### Reading text
****************
I visited my e-Harmony profile today. It’s been awhile. With Pepperdine fading into a confusing memory and things beginning to settle down on the house-front, I feel okay about re-investing some time on the social side of things. Today I also took a survey on my satisfaction with the e-Harmony service. I’ve been on the service since January 2006. I’ve been matched with 1,251 women. For a couple months in 2006 I dated one of my matches. My matches or I have clicked the “close” button 1,236 times. There are currently 15 matches in my queue and I’ve gotten responses from four of the 15. I’m in e-mail communication with one match outside of the service. Fortunately the survey didn’t ask for numbers.

In the time that I’ve had my one dating experience most relationships have gone through whole life-cycles from discovery to death. Truth be told, the vast majority of my time with e-harmony I haven’t been actively pursuing anything as much as kept the service in my emotional back-pocket as a “Plan B.” I had a lot of fun the first few months when I was convinced that my former relationship was over and loved the possibility of meeting someone who was specially selected for me. Then that former relationship came back… kind’a. Well, it didn’t quite come back as much as it just took an extended period to expire. In the meantime, some of the air was let out of my e-Harmony expectations to the point where I just kept the subscription so that I could feel like there was a possibility of something for me in the future. Then when that former relationship really expired (for real this time!), it took almost all of my ability to trust myself and relationships with it. At that point I kept the e-Harmony account because I wasn’t ready to kill it too. Lately I’ve been thinking that it’s time to change a few things.
****************
[Records from a data source]
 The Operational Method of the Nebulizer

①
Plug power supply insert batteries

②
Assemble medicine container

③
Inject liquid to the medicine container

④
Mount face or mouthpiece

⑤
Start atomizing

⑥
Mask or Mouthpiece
****************
According to the e-Harmony post, how many women has the writer been matched with since joining the service?

1,251 women.